Were was I ??? in the car park beneath the basalt outcrop that supports the castle at Bamburgh methinks http://en.wikipedia.org/wiki/Bamburgh_Castle
Though I have to confess at lifting that picture from Wikipedia, all mine were taken around the other side and not half as good Anyway, being well after lunchtime and me wanting to get back to the B&B before dark I decided to give the castle a miss. Choosing instead the far cheaper and older option up the road.
Saint Aidan’s church that is, and once more this isn’t one of my pictures, I have to thank http://www.geograph.org.uk/profile/1777 for that. There’s been a church here since the seventh century but most parts of this one only go back as far as the twelfth and thirteenth Is that all !!!!
635 At the request of King Oswald, Aidan comes to Northumbria from Iona and causes the first church to be built, probably on the site of the present church. Tradition has it that the only relic of this first church is the beam over the font. It serves no structural function and is believed to have supported the awning under which Aidan died. Mention of this beam is made by Bede in his chronicles.
1121 By the grant of Henry I Bamburgh Church and Parish were attached to Nostell near Wakefield in West Yorkshire, where there was a religious establishment of the Augustinian Canons.
1170 to 1230 The greater part of the present day church was built. Few traces of the Norman church remain but several authorities state that these are to be found in the window in the east wall of the north transept, which has a round-headed internal splay the exterior of which has been altered to a lancet.
1190 The first extension of the Norman church was the addition of the north aisle in 1190 and the enlargement of the north transept. The arch into the north aisle was rebuilt to its present style and size, and at the same time those into the chancel and south transept were similarly altered.
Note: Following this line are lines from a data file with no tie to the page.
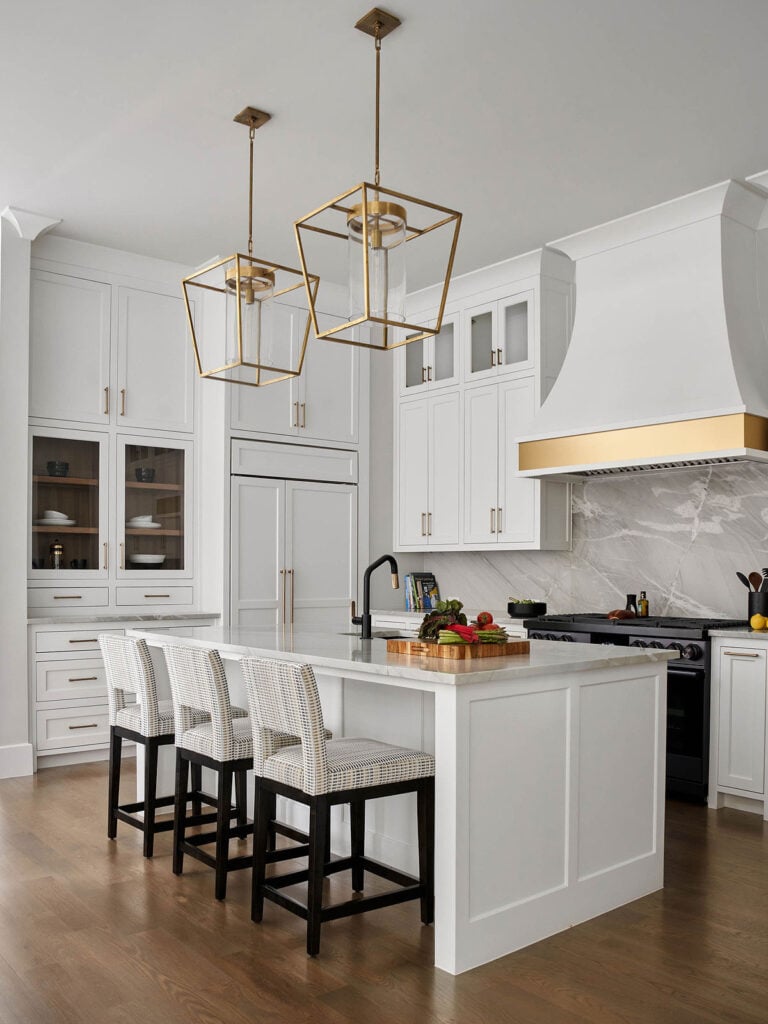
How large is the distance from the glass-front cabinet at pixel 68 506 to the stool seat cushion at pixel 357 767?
111 inches

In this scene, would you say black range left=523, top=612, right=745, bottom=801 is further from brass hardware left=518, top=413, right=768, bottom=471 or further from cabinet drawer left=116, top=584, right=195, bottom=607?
cabinet drawer left=116, top=584, right=195, bottom=607

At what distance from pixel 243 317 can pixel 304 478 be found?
8.40 feet

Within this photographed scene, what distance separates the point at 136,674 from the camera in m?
3.66

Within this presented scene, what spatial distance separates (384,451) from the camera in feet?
21.7

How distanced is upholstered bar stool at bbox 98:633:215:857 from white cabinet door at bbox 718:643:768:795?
7.37ft

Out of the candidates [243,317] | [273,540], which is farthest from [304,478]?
[243,317]

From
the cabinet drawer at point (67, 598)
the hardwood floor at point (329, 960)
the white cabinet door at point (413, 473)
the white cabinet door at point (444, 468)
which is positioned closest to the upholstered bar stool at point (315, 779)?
the hardwood floor at point (329, 960)

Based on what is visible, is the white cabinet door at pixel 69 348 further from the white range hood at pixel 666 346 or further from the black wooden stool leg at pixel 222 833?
the black wooden stool leg at pixel 222 833

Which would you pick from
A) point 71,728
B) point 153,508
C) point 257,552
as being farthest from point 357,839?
point 153,508

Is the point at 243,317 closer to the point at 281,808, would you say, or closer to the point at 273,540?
the point at 281,808

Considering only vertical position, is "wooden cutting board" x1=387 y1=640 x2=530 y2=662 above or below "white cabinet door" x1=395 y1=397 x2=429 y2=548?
below

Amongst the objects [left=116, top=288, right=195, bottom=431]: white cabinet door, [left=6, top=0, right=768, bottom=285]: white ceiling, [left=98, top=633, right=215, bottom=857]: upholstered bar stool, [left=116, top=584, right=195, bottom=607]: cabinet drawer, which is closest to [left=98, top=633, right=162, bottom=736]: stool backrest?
[left=98, top=633, right=215, bottom=857]: upholstered bar stool

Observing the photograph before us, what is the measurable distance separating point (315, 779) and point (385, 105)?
264cm

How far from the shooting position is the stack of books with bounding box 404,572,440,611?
253 inches
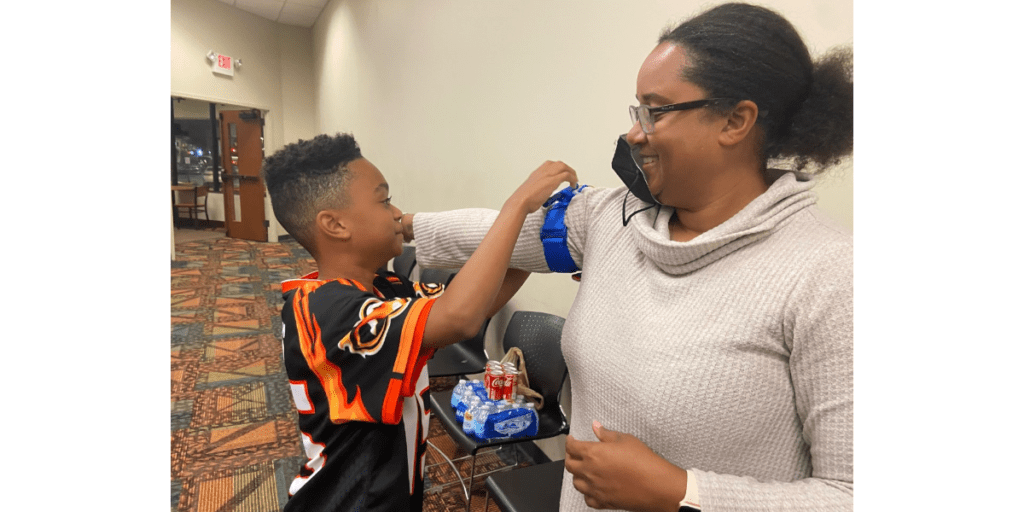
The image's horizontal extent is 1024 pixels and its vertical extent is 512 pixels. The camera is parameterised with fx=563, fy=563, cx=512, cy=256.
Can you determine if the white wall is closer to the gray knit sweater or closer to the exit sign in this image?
the gray knit sweater

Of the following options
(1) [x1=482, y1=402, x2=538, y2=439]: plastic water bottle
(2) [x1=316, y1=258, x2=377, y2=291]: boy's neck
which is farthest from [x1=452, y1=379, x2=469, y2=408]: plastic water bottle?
(2) [x1=316, y1=258, x2=377, y2=291]: boy's neck

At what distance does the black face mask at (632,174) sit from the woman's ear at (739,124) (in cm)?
14

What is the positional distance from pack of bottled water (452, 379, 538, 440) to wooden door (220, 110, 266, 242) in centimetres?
831

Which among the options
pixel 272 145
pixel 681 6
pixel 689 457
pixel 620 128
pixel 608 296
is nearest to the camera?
pixel 689 457

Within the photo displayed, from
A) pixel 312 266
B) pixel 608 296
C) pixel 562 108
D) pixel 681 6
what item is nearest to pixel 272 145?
pixel 312 266

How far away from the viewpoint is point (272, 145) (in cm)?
941

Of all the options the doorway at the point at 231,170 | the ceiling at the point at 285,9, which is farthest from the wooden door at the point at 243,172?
the ceiling at the point at 285,9

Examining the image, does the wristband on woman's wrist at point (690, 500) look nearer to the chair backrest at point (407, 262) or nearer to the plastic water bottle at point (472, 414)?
the plastic water bottle at point (472, 414)

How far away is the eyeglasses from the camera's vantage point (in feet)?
2.74

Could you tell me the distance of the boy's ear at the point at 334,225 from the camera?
4.18ft

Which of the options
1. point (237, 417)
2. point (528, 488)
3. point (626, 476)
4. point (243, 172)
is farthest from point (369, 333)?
point (243, 172)

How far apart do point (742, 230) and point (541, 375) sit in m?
1.67
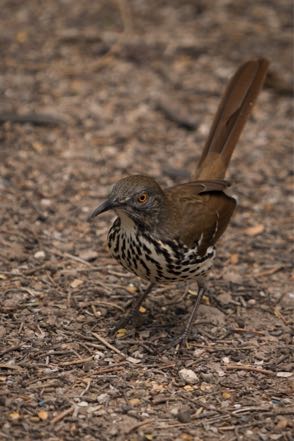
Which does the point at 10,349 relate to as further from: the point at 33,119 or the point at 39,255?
the point at 33,119

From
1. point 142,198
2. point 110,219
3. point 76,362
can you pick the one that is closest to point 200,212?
point 142,198

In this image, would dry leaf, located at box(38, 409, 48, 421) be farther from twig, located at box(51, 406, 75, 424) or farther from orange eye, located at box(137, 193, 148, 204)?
orange eye, located at box(137, 193, 148, 204)

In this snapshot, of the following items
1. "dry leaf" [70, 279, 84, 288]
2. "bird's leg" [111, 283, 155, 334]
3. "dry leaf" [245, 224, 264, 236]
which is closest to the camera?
"bird's leg" [111, 283, 155, 334]

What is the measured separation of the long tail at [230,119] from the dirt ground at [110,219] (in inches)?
32.4

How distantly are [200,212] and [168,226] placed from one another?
0.46m

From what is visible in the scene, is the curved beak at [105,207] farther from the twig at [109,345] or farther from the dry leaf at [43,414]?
the dry leaf at [43,414]

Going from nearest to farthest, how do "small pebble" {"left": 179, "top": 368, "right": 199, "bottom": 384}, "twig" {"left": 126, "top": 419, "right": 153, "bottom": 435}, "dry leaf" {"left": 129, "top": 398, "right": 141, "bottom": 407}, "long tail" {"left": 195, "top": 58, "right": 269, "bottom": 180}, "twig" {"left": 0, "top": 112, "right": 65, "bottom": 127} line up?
"twig" {"left": 126, "top": 419, "right": 153, "bottom": 435}
"dry leaf" {"left": 129, "top": 398, "right": 141, "bottom": 407}
"small pebble" {"left": 179, "top": 368, "right": 199, "bottom": 384}
"long tail" {"left": 195, "top": 58, "right": 269, "bottom": 180}
"twig" {"left": 0, "top": 112, "right": 65, "bottom": 127}

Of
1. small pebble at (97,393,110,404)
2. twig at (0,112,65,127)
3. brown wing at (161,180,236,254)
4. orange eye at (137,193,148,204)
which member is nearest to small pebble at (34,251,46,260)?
brown wing at (161,180,236,254)

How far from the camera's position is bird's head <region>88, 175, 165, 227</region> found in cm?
491

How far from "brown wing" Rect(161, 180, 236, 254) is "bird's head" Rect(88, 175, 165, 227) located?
0.49ft

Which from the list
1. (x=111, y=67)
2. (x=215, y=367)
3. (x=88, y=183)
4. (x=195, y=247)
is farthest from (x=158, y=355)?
(x=111, y=67)

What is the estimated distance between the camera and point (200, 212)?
5.53 metres

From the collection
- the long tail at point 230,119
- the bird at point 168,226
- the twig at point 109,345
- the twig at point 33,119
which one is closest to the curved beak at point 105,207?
the bird at point 168,226

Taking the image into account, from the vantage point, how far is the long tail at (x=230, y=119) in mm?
6156
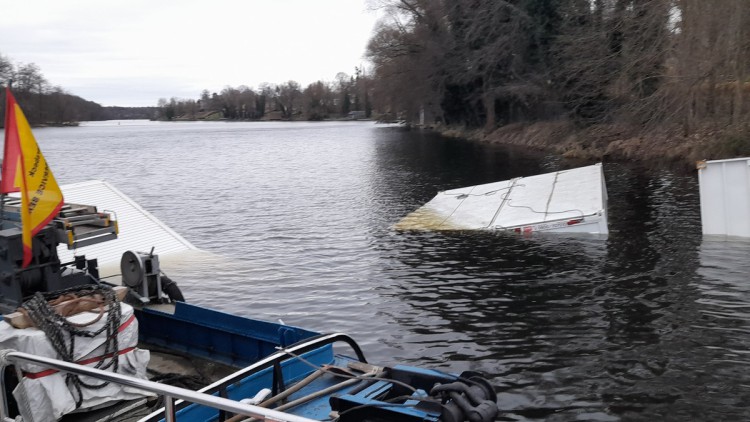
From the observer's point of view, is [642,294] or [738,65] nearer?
[642,294]

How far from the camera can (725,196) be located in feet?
62.5

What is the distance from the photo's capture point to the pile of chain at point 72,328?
7406mm

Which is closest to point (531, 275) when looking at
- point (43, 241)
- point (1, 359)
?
point (43, 241)

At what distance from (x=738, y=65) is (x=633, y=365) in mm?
17157

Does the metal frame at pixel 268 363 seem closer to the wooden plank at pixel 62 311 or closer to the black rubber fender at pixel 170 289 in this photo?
the wooden plank at pixel 62 311

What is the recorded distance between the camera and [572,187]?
960 inches

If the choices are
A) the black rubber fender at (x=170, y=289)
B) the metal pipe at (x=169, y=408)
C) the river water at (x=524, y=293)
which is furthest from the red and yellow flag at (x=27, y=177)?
the river water at (x=524, y=293)

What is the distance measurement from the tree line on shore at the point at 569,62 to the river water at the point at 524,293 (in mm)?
4271

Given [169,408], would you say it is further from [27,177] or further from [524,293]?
[524,293]

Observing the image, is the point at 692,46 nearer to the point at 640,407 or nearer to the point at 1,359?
the point at 640,407

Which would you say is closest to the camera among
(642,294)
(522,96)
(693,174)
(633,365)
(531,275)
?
(633,365)

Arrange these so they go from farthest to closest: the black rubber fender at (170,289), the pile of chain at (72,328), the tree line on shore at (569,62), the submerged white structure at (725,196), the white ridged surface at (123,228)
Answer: the tree line on shore at (569,62), the white ridged surface at (123,228), the submerged white structure at (725,196), the black rubber fender at (170,289), the pile of chain at (72,328)

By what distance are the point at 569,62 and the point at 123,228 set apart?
39966 mm

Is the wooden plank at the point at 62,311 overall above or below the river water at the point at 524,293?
above
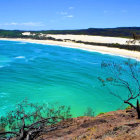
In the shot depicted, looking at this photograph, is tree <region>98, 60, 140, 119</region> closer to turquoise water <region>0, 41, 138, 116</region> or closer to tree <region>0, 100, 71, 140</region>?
turquoise water <region>0, 41, 138, 116</region>

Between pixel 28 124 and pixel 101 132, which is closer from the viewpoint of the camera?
pixel 101 132

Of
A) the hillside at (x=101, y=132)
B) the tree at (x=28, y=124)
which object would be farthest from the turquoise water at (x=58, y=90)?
the hillside at (x=101, y=132)

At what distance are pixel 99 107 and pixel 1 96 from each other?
1294cm

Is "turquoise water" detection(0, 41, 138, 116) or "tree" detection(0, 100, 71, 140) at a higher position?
"tree" detection(0, 100, 71, 140)

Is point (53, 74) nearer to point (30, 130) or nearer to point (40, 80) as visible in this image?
point (40, 80)

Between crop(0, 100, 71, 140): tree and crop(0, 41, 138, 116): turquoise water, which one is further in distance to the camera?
crop(0, 41, 138, 116): turquoise water

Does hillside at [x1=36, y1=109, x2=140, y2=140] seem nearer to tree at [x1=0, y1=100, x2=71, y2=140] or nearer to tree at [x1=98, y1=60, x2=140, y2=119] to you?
tree at [x1=0, y1=100, x2=71, y2=140]

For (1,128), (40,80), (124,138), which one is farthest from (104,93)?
(124,138)

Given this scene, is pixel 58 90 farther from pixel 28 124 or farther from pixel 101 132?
pixel 101 132

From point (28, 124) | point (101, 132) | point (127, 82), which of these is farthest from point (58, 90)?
point (101, 132)

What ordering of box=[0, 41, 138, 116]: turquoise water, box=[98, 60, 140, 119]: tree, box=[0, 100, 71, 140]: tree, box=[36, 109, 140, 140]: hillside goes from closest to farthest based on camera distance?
1. box=[36, 109, 140, 140]: hillside
2. box=[0, 100, 71, 140]: tree
3. box=[98, 60, 140, 119]: tree
4. box=[0, 41, 138, 116]: turquoise water

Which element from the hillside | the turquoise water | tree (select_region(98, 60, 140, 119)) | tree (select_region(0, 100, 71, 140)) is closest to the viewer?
the hillside

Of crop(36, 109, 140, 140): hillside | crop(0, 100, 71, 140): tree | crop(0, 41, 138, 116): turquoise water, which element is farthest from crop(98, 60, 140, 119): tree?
crop(0, 100, 71, 140): tree

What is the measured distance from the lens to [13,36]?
153000 millimetres
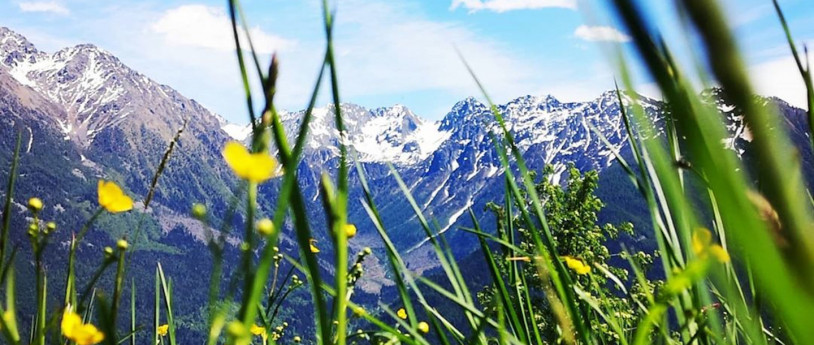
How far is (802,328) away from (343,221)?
30cm

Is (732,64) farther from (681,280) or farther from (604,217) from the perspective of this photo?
(604,217)

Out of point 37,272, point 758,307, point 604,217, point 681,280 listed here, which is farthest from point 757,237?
point 604,217

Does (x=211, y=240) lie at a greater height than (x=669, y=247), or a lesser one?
greater

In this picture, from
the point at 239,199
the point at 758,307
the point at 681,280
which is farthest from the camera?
the point at 758,307

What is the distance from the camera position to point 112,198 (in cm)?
61

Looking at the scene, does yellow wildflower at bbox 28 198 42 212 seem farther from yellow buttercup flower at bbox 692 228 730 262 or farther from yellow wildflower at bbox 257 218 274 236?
yellow buttercup flower at bbox 692 228 730 262

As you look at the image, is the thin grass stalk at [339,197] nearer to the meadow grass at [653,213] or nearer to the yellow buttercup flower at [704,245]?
the meadow grass at [653,213]

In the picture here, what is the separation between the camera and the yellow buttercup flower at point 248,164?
1.04ft

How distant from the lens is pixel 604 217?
160 metres

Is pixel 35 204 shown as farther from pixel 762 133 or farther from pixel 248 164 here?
pixel 762 133

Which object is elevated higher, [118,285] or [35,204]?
[35,204]

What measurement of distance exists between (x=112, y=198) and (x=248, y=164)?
0.34 metres

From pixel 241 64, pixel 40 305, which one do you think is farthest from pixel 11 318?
pixel 241 64

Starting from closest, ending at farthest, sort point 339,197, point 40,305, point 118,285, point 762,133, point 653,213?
point 762,133 → point 339,197 → point 118,285 → point 40,305 → point 653,213
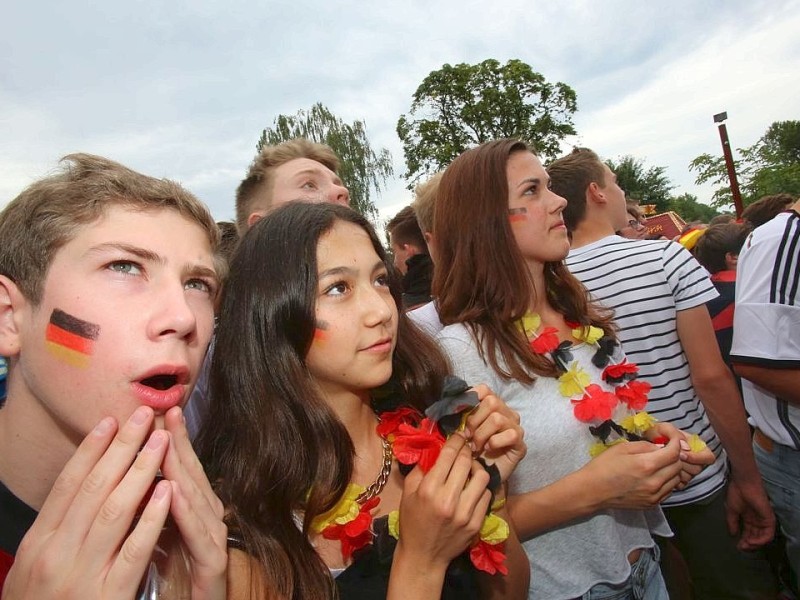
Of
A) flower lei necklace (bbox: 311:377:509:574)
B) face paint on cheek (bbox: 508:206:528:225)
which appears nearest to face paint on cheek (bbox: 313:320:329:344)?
flower lei necklace (bbox: 311:377:509:574)

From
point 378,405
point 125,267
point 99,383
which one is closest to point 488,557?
point 378,405

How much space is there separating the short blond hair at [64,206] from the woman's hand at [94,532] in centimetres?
46

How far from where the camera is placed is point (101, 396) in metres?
1.06

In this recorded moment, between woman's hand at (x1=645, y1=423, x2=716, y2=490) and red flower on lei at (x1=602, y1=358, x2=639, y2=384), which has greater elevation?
red flower on lei at (x1=602, y1=358, x2=639, y2=384)

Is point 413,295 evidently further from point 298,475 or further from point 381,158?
point 381,158

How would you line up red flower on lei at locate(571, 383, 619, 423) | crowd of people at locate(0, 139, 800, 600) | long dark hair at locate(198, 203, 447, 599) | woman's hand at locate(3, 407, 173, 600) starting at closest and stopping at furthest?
woman's hand at locate(3, 407, 173, 600) < crowd of people at locate(0, 139, 800, 600) < long dark hair at locate(198, 203, 447, 599) < red flower on lei at locate(571, 383, 619, 423)

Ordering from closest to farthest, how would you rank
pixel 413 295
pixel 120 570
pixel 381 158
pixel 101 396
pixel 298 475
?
pixel 120 570 < pixel 101 396 < pixel 298 475 < pixel 413 295 < pixel 381 158

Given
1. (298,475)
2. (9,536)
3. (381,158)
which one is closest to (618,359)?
(298,475)

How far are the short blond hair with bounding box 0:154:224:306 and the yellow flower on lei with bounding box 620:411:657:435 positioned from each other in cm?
178

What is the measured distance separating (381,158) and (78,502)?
23705 millimetres

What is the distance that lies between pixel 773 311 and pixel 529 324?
3.39ft

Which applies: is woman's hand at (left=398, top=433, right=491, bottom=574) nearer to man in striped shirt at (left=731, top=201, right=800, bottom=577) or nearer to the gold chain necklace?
the gold chain necklace

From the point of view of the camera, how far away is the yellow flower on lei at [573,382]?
6.48 feet

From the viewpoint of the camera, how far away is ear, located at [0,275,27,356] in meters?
1.15
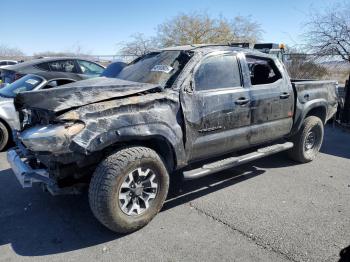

1230 Construction of the chancel, built to supersede the previous Norman chancel, when the Augustinian Canons came into full possession of their Bamburgh property. The chancel is unusually long – 60 ft. by 21 ft. – in relation to the nave. Within the chancel today are the recumbent effigy of a knight, reputed to be called Sir Lancelot du Lake, dating from 1320 or later and the helmet, breastplate, sword and gauntlets of Ferdinando Forster who was killed in Newcastle in 1701.
14th century Both transepts were lengthened to provide accommodation for the new altars. The north transept was made into a chantry chapel and for many years was known as the Fowberry Porch; today it is known as St. Oswald’s chapel.
16th century With the dissolution of the monasteries under Henry VIII Bamburgh church and its lands were sold to Sir John Forster and thereafter was neglected. In 1611 it was recorded that “the steeple was only half covered with lead and the other half utterly decayed and open. The church was thatched and indecently kept and defiled with doves. The windows thereof not sufficiently glassed..”
A short extract from the Church website http://www.staidan-bamburgh.co.uk/history_heritage.html which makes interesting reading.
After wandering around outside and having a look at Grace Darlings tomb
I made my way into the church itself and was staggered by the amount of flowers in bloom that I saw, it was after all February the 2nd and not the end of March.
Snowdrops and gorse came as no surprise,
but these, whatever they are
and a rose!!!!!! I’m no gardener but methinks that Saint Aidan’s church is a bit special
I’m not religious but it’s hard not to feel a sense of something, if not just awe when in a place like this with almost a thousand years of history within its confines.
This forked beam reputedly stood outside the original wood and thatch church in the seventh century and is the one that Saint Aidan himself died by in 651. Whether it was or was not, it sure is a very old bit of wood
Aidan was an Irish monk who was part of St Columba’s community on Iona.
When Oswald was exiled from his kingdom, he had contact with this community of Columba – perhaps living on or near Iona and became a Christian. When King Oswald was restored to his kingdom, uniting the sub-kingdoms of Bernicia and Deira, he sent to Iona for monks to establish – or in fact re-establish – Christianity throughout his land.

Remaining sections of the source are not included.